Oncologists must recognize the importance of the patient voice when making treatment decisions so that the treatment plan can be adapted to each patient’s goals and desires, said Carrie Stricker, PhD, RN, AOCN, chief clinical officer and co-founder of Carevive.
Oncologists must recognize the importance of the patient voice when making treatment decisions so that the treatment plan can be adapted to each patient’s goals and desires, said Carrie Stricker, PhD, RN, AOCN, chief clinical officer and co-founder of Carevive.
Transcript (slightly modified)
What is the importance of including patient voices when providing decision support to clinicians?
So I think that the attention to the patient voice at time of treatment decision making, in clinical decision making, is thankfully increasing by leaps and bounds. I’ll highlight for a moment—I am a volunteer for American Society of Clinical Oncology (ASCO)—I’ll highlight for a moment ASCO’s value framework as one of the proliferating models for helping to ensure that clinicians can make evidence-based and very person-centered decisions at the point of care. And one of the 3 major factors that are included in that value framework is the patient’s voice and the patient’s preferences.

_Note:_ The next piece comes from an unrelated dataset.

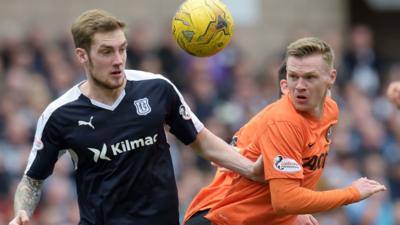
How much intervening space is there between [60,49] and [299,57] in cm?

If we don’t ask a patient what their goals are, what’s valuable to them, and reflect that into our decision making, we could have a patient who really wants to have as their primary goal adequate quality of life and survival to make a significant wedding or other family event without their hair, or with enough functional status intact to be present physically and emotionally for that event, we could end up giving them a highly toxic regimen that they would not want had they known that that would be the outcome for them.
So it’s absolutely crucial, and studies have shown again and again that we must get also at the patient’s understanding of what the goals of that treatment is for them. Some studies have shown that more than half of patients may think treatment is curative when in fact it’s intended to control, perhaps for long periods of time, but control and not cure disease. And we know from many case examples, analyses and studies that patients say they would have made very different decisions had they known that information and had an opportunity to have an active voice in that treatment decision making and have it adapted to their preferences and goals and concerns.